Located around 4,500 light years away, this strangely behaving pulsar, or rapidly spinning neutron star, is designated PSR J1023+0038 or J1023 for short. And while blasting beams of radiation from its poles that periodically sweep over Earth, it seems to constantly switch between two distinct modes of brightness.
Astronomers couldn't really explain such behavior at first, but now, a team of researchers might've solved the puzzle. They discovered that the pulsar's brightness modes are the result of the object spitting out matter over very short periods of time.
"We have witnessed extraordinary cosmic events where enormous amounts of matter, similar to cosmic cannonballs, are launched into space within a very brief time span of tens of seconds from a small, dense celestial object rotating at incredibly high speeds," Maria Cristina Baglio, leader of the research team and scientist at New York University, Abu Dhabi, said in a statement.
Extreme stars and puzzling pulsars
Like all neutron stars, pulsars are born when massive stars reach the ends of their lives, exhausting their fuel supplies used for intrinsic nuclear fusion processes. When such nuclear burning ceases in these stars' cores, so does the outward energy flow that provides enough pressure to support the objects against the inward push of their own gravity.
As a result, the balancing act that has defined the star's existence for billions of years ends — with gravity being the victor.
The star's core then undergoes a gravitational collapse while its outer layers are blasted away in a supernova explosion. When this collapsing stellar core has a mass between that of the sun and around twice our star's mass, and when its width shrinks down to around that of a city here on Earth, it births a neutron star.
The material that comprises this dead star is so utterly compressed by this collapse that it is considered the densest known matter in the universe. A mere sugar cube-sized chunk of neutron star matter, for instance, would weigh as much as 1 billion tons. That's about 1,000 times the weight of the Golden Gate Bridge.
This rapid stellar collapse has other consequences, too.
Just like an ice skater draws their arms in to speed up while spinning during a routine, a rapid reduction in the radius of the stellar core means neutron stars have a vastly increased rotational speed — with some young neutron stars spinning as fast as 700 times per second.
That means when they are blasting out radiation from their poles as pulsars, these stellar corpses exhibit incredibly precise timing mechanisms.
Additionally, the collapse of stellar cores can push together stars' magnetic field lines, causing them to vastly increase in strength and creating some of the most powerful magnetic fields in the known universe.
Even among its extreme stellar remnant classification, however, J1023 stands out.
Over the last 10 years, astronomers have witnessed the pulsar pulling material from its companion star.

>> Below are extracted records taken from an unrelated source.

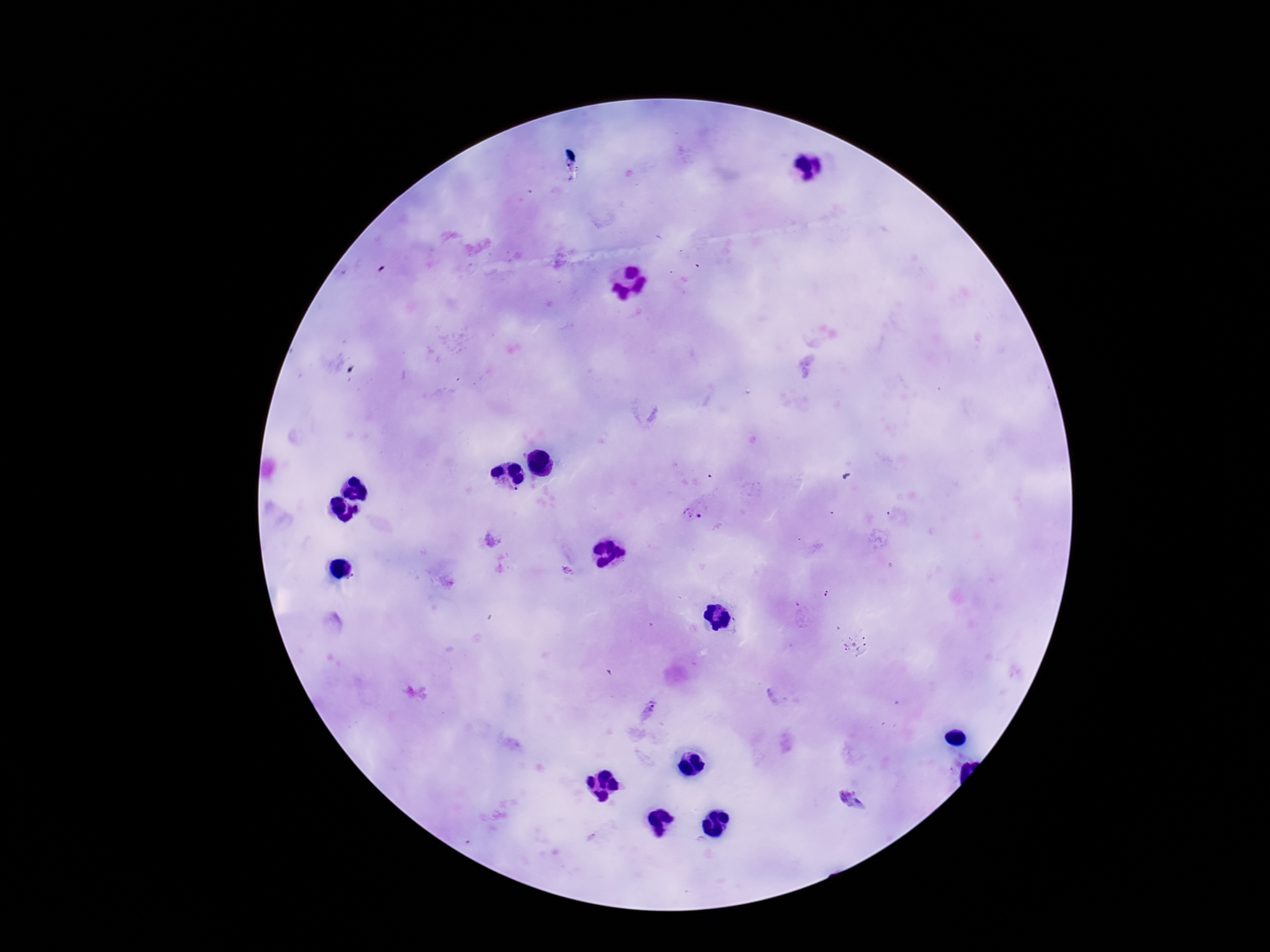

Approximate centers as {x, y} in pixels.
Plasmodium parasites: {694, 512}, {567, 571}, {649, 709}, {850, 800}.

Summary:
  - Image size: 1270×952 pixels
  - Stain: Giemsa
  - Capture: smartphone camera through the microscope eyepiece
  - Field of view: single
  - Patient malaria status: infected
  - Magnification: 100x
  - Preparation: thick blood smear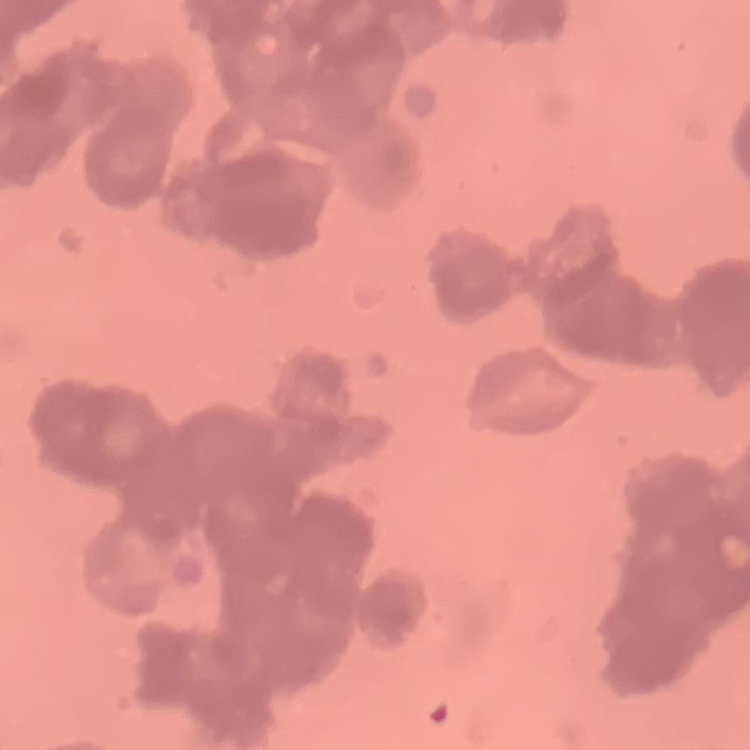

Summary:
  - Erythrocyte morphology: rouleaux formation
  - Preparation: thin blood film
  - Stain: Field's or Giemsa
  - Image type: one tile cut from a larger photomicrograph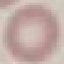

This stolen material forms a structure called an accretion disk around the pulsar itself, from where the clumps are gradually siphoned to its surface.

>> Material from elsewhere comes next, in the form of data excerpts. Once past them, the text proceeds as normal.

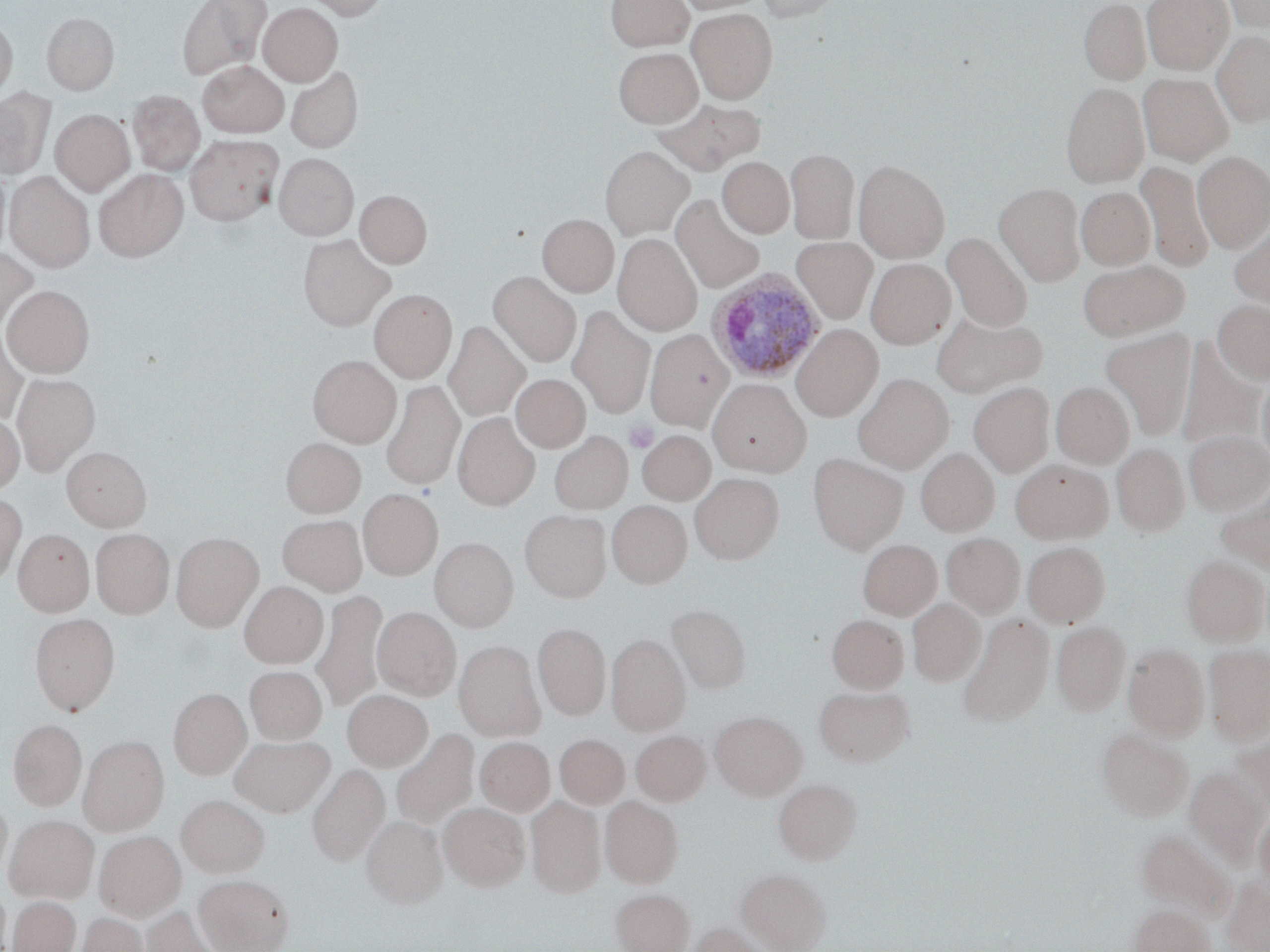

Summary:
  - Coordinate format: approximate bounding boxes as (x1, y1, x2, y2) in pixels
  - Plasmodium ovale-infected red blood cell locations: (706, 270, 826, 384)
  - Uninfected red blood cell locations: (178, 0, 271, 80), (302, 0, 389, 19), (606, 0, 693, 51), (675, 0, 769, 13), (756, 0, 844, 22), (1078, 0, 1151, 85), (1142, 0, 1233, 74), (1221, 0, 1269, 34), (258, 2, 343, 84), (687, 8, 778, 103), (42, 12, 118, 94), (0, 18, 17, 101), (1212, 32, 1270, 127), (614, 44, 702, 128), (197, 61, 289, 137), (285, 66, 362, 152), (1138, 73, 1234, 165), (1060, 82, 1149, 187), (0, 88, 55, 180), (127, 90, 205, 175), (653, 97, 765, 175), (50, 109, 134, 195), (185, 134, 282, 225), (600, 146, 693, 238), (786, 147, 859, 244), (1193, 151, 1270, 251), (274, 153, 358, 239), (717, 157, 794, 238), (854, 159, 950, 262), (1136, 161, 1214, 273), (695, 166, 785, 274), (0, 167, 11, 256), (93, 169, 188, 261), (5, 172, 95, 270), (994, 183, 1087, 286), (1076, 186, 1155, 270), (355, 190, 432, 268), (672, 194, 766, 294), (538, 213, 619, 296), (1229, 215, 1270, 312), (614, 233, 703, 335), (943, 233, 1033, 333), (298, 234, 394, 330), (791, 237, 878, 323), (0, 246, 38, 331), (866, 259, 955, 348), (1078, 260, 1189, 341), (489, 271, 581, 367), (2, 285, 94, 376), (370, 290, 456, 382), (1213, 299, 1270, 385), (568, 305, 655, 417), (931, 311, 1047, 398), (444, 321, 529, 422), (792, 324, 883, 421), (646, 329, 734, 430), (1101, 329, 1197, 441), (0, 330, 27, 424), (1176, 339, 1266, 451), (308, 355, 401, 447), (12, 373, 100, 475), (853, 373, 954, 472), (1257, 373, 1270, 468), (511, 374, 590, 452), (708, 379, 811, 475), (382, 380, 464, 490), (969, 382, 1054, 477), (1051, 382, 1134, 468), (0, 412, 24, 495), (453, 412, 540, 510), (549, 430, 633, 514), (637, 430, 715, 505), (1184, 430, 1270, 515), (281, 437, 365, 516), (1112, 443, 1189, 536), (62, 446, 150, 531), (916, 448, 999, 536), (808, 452, 909, 553), (1010, 459, 1113, 543), (691, 473, 783, 563), (1216, 483, 1270, 575), (358, 489, 442, 580), (0, 494, 26, 587), (607, 500, 692, 588), (520, 510, 611, 602), (278, 514, 367, 596), (13, 528, 93, 616), (91, 528, 174, 618), (171, 532, 263, 630), (942, 533, 1025, 619), (431, 537, 517, 631), (858, 539, 942, 620), (1023, 541, 1110, 627), (1181, 555, 1269, 645), (239, 582, 327, 668), (313, 590, 387, 713), (908, 598, 985, 685), (666, 604, 751, 693), (372, 606, 461, 700), (30, 613, 119, 715), (958, 613, 1054, 727), (827, 614, 909, 693), (1052, 621, 1131, 714), (533, 623, 610, 720), (607, 634, 690, 735), (455, 640, 544, 740), (1124, 644, 1210, 740), (1204, 645, 1270, 744), (245, 666, 327, 744), (814, 685, 914, 766), (169, 688, 251, 778), (343, 689, 432, 771), (710, 711, 807, 800), (8, 719, 87, 810), (1097, 728, 1193, 820), (391, 729, 479, 831), (631, 731, 710, 805), (1233, 732, 1270, 819), (555, 733, 629, 808), (229, 734, 335, 817), (79, 735, 168, 835), (475, 737, 555, 816), (308, 763, 389, 866), (1185, 766, 1268, 866), (773, 778, 861, 864), (0, 794, 12, 880), (177, 794, 269, 876), (527, 796, 605, 897), (601, 796, 683, 888), (440, 802, 529, 891), (1253, 808, 1270, 894), (5, 815, 98, 902), (362, 816, 447, 909), (1137, 829, 1234, 919), (94, 831, 185, 921), (737, 868, 830, 952), (194, 874, 294, 952), (1221, 877, 1270, 952), (0, 884, 10, 951), (611, 889, 694, 952), (8, 897, 80, 952), (1129, 904, 1213, 952), (138, 906, 221, 952), (77, 912, 148, 952), (689, 923, 766, 952)
  - Platelet locations: (624, 420, 659, 454)
  - Slide-level diagnosis: Plasmodium ovale
  - Preparation: thin blood smear
  - Stain: May-Grünwald-Giemsa
  - Modality: optical microscopy
  - Field of view: one of a larger specimen
  - Magnification: 1000x
  - Image size: 1270×952 pixels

Since the feeding behavior of J1023 began, beams of radiation emitted from its poles have all but disappeared, and the pulsar has been switching from a "high-power" mode to a "low-power" mode. During the former mode, the pulsar shines brightly in X-rays, ultraviolet, and visible light, while in the latter, it appears dimmer and emits low-energy radio waves.
The pulsar stays in a specific mode for as little as a few seconds or as long as a couple of minutes — before switching again.

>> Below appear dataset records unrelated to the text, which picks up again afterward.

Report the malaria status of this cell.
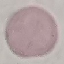
It is uninfected.

Thin smear of blood. Automatically extracted cell patch, resized to 64 × 64 pixels. Giemsa stain. Photographed with a smartphone camera at the microscope eyepiece.Assess this cell for malaria.
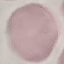
It is uninfected.

{
  "capture": "smartphone through the microscope eyepiece",
  "stain": "Giemsa",
  "image_type": "cell patch, automatically extracted from a larger field of view and resized to 64 × 64 pixels",
  "preparation": "thin blood smear"
}State which parasite is depicted.
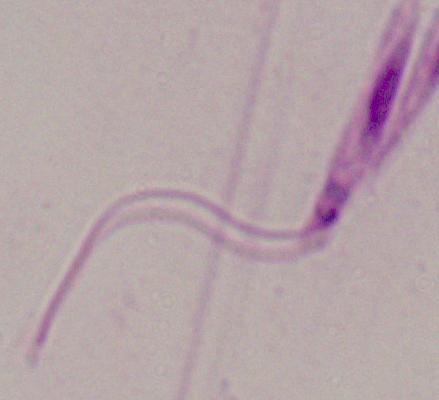

This is Leishmania.

Summary:
  - Modality: micrograph
  - Magnification: 1000x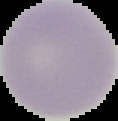 Result: no malaria parasites detected. Image is 118×121 pixels. Segmented cell region on a black background. From a thin blood film.Comment on the morphology of the erythrocytes.
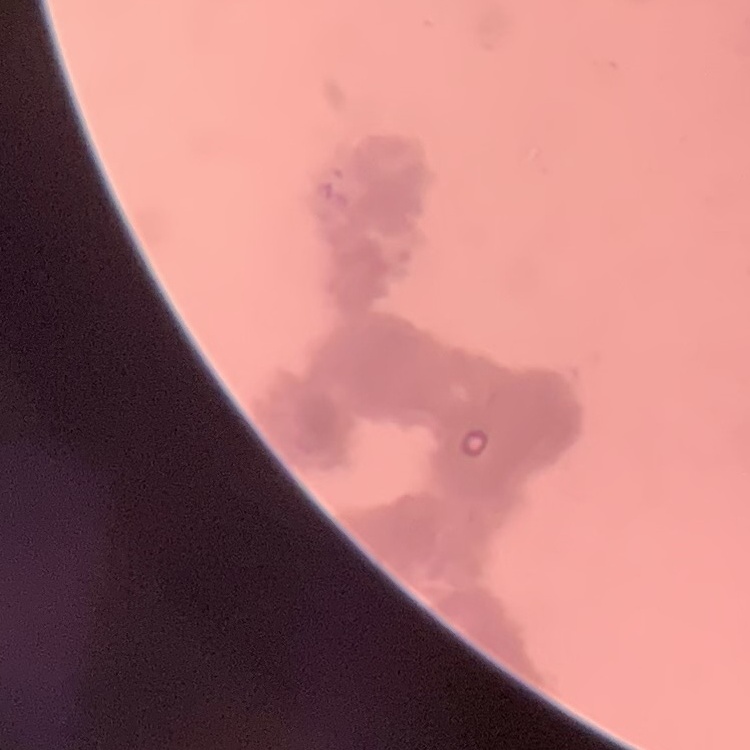

Rouleaux formation.

One tile cut from a larger photomicrograph. Field's or Giemsa stain. Thin blood smear.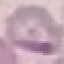

Summary:
  - Result: no malaria parasites seen
  - Image type: automatically extracted cell patch, resized to 64 × 64 pixels
  - Preparation: thin smear
  - Capture: smartphone camera at the microscope eyepiece
  - Stain: Giemsa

Baglio and colleagues observed J1023 with 12 space- and ground-based telescopes, including the Very Large Telescope (VLT) and the Atacama Large Millimeter/submillimeter Array (ALMA). Both are located in northern Chile, where they are part of the European Southern Observatory, and were harnessed by the scientists across two nights in June 2021.
This observing campaign allowed the team to watch the pulsar switch modes more than 280 times. The researchers ultimately found that this mode-switching arises from an interplay between the high-energy stream of particles blowing from the pulsar (called the pulsar wind) and matter falling toward it.
When it was in its low-power mode, the pulsar seemed to expel some matter flowing toward it in the form of a narrow jet orientated 90 degrees from the accretion disk.
As this was happening, matter wasn't expelled in this jet accumulated close to the pulsar. This matter got slammed by the pulsar winds and began to heat up. That put the pulsar in its high-power mode, with the material glowing brightly in X-ray, ultraviolet and visible light.
Gradually, the jet from the pulsar whittled away this proximate hot and luminous matter, firing them out like cosmic cannonballs. This removes the hot material and causes the system to dim again, resulting in it switching back to its low-power phase.
Though this mystery may have been solved, astronomers aren't done observing J1023 just yet.
In particular, the Extremely Large Telescope (ELT), currently under construction in the Atacama desert region of northern Chile could help astronomers study the switching mechanisms of J1023 in unprecedented detail.
"The ELT will allow us to gain key insights into how the abundance, distribution, dynamics and energetics of the inflowing matter around the pulsar are affected by the mode switching behavior," Sergio Campana, research co-author and Research Director at the Italian National Institute for Astrophysics Brera Observatory, said in the statement.
The team's results were published in the journal Astronomy & Astrophysics.